The ministry aims to raise the number of Thong Fah Pracha Rat outlets to 40,000 by year-end and hopes the low-cost shops will become a vital sales space for locally-made products, One Tambon One Product goods and farm products in remote areas.

More than 20,000 shops registered with the Commerce Ministry as Thong Fah Pracha Rat shops in the first phase, which started on Oct 1 last year. The scheme is now in the second phase.

The Thong Fah Pracha Rat shops are part of a 41.9-billion-baht aid package approved by the cabinet last August, aimed at 11.7 million low-income earners -- 5 million of whom live below the poverty line.

The cabinet in January approved 35.7 billion baht for the second phase of the welfare scheme.

Big C Supercenter created the Mini Big C grocery mobile store for communities where it cannot open outlets or there are no competing stores. The mobile stores provide a range of goods, including ready-to-eat meals and instant noodles.

Mini Big C mobile stores first appeared last November at a charity event to raise funds for hospitals conducted by Athiwara "Toon" Kongmalai, a member of the popular rock band Bodyslam.

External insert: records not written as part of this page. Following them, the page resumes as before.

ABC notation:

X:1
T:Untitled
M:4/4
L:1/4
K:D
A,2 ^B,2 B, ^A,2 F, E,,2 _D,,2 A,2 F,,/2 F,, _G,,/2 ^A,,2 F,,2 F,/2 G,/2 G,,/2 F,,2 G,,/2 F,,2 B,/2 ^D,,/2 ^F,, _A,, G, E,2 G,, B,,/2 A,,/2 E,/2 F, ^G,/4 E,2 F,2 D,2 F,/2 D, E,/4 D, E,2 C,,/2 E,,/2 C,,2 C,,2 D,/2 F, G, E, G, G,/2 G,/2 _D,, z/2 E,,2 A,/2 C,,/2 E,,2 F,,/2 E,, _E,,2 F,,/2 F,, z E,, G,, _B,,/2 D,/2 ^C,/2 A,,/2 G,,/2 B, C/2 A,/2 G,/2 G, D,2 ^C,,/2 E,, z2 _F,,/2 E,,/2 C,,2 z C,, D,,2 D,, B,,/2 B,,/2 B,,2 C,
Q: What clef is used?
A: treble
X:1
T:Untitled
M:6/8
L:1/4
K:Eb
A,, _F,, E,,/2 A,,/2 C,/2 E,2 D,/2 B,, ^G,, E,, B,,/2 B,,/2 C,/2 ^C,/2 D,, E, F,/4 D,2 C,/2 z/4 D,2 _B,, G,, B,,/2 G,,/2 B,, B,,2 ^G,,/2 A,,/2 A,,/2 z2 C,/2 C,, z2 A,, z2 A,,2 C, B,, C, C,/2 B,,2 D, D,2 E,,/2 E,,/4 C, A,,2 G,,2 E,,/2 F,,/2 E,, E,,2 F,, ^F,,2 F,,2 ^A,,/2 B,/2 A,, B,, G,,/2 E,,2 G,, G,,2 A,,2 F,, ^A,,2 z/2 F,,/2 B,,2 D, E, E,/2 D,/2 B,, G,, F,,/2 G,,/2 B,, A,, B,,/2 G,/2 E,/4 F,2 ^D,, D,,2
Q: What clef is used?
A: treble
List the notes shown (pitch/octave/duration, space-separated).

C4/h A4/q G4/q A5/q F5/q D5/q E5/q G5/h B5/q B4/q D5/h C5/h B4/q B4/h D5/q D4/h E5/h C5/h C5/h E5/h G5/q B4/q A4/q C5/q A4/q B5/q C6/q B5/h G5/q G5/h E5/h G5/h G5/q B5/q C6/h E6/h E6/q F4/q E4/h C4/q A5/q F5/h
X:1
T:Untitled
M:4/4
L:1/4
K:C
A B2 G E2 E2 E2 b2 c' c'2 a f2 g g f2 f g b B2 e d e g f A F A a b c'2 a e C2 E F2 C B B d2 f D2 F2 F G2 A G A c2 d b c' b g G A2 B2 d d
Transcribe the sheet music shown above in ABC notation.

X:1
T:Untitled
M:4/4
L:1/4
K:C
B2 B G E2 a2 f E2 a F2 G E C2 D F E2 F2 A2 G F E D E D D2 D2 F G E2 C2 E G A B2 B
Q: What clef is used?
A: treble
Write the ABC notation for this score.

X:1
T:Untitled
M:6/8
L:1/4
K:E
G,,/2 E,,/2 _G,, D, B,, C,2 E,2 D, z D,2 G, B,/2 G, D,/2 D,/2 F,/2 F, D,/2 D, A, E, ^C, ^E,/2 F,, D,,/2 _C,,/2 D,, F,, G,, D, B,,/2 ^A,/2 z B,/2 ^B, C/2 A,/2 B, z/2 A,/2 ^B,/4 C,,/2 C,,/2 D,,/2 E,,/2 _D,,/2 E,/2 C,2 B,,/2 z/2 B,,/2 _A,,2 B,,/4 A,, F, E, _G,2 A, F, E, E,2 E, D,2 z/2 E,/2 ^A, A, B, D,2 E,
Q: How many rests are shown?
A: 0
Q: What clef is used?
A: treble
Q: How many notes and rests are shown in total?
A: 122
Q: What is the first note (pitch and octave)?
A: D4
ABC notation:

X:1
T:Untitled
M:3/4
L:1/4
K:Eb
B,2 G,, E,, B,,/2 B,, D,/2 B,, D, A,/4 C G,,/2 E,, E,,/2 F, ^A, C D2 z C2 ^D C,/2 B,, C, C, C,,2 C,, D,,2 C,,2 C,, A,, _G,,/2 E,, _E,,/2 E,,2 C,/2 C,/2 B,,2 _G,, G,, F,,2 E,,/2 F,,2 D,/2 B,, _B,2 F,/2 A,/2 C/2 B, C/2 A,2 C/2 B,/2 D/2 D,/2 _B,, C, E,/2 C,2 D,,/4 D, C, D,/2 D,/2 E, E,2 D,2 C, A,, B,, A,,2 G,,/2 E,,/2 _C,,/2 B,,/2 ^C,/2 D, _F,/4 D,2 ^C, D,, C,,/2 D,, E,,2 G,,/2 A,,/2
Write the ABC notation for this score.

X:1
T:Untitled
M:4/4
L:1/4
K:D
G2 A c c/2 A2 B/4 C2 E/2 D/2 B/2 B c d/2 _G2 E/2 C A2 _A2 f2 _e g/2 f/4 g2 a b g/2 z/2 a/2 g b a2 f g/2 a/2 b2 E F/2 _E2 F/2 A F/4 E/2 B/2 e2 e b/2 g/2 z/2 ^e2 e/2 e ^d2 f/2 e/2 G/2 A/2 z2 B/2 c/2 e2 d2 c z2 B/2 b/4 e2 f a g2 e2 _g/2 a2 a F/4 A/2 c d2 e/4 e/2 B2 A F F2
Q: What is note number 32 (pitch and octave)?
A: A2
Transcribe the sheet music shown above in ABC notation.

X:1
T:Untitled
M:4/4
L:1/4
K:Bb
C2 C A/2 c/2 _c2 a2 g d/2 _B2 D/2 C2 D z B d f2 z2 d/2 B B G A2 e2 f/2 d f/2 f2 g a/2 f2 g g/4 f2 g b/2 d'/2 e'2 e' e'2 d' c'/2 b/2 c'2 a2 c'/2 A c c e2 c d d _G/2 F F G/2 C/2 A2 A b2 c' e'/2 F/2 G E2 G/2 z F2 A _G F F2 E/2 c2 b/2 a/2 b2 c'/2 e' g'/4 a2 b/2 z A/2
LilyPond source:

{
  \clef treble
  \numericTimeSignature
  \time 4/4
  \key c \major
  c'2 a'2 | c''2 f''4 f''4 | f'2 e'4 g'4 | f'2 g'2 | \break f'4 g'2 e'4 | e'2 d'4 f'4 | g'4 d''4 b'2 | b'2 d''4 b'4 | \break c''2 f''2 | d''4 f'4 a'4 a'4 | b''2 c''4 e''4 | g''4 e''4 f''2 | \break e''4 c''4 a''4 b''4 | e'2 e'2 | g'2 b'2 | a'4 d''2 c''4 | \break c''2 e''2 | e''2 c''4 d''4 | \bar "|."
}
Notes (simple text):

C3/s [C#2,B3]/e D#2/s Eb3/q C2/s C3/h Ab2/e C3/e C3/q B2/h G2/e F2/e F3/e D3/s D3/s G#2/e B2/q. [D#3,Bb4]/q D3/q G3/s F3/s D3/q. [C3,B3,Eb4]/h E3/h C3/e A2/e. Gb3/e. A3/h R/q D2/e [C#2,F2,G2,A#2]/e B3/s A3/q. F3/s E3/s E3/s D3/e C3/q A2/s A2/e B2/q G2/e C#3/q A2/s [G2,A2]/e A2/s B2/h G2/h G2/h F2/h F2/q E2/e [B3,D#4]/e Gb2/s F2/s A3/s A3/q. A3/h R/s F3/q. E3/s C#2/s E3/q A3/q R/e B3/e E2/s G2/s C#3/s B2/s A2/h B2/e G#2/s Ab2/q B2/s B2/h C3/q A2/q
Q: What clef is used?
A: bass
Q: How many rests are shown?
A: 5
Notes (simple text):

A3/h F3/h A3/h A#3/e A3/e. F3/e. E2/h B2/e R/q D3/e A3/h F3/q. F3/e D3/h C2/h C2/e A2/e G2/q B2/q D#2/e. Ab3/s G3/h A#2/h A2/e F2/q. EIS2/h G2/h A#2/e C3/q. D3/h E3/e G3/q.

This Mini Big C mobile store provided free food, drinks, pharmaceuticals and other products at that event.

Last month, Mini Big C mobile store provided its services in Pathum Thani province to test the market response.

Customers can pay any bill at this mobile store, starting from only five baht and also collect Big Card points.

In addition to the Mini Big C mobile store, the company will expand its business this year on the back of improved consumer spending power and higher tourist numbers.

A retail business source said the competition will heat up this year as players start providing omni-channel services after heavily investing in IT systems to respond to changing consumer lifestyles.

"Starting from this year, consumers will be able to conveniently shop anywhere, anytime via all different channels," said the source.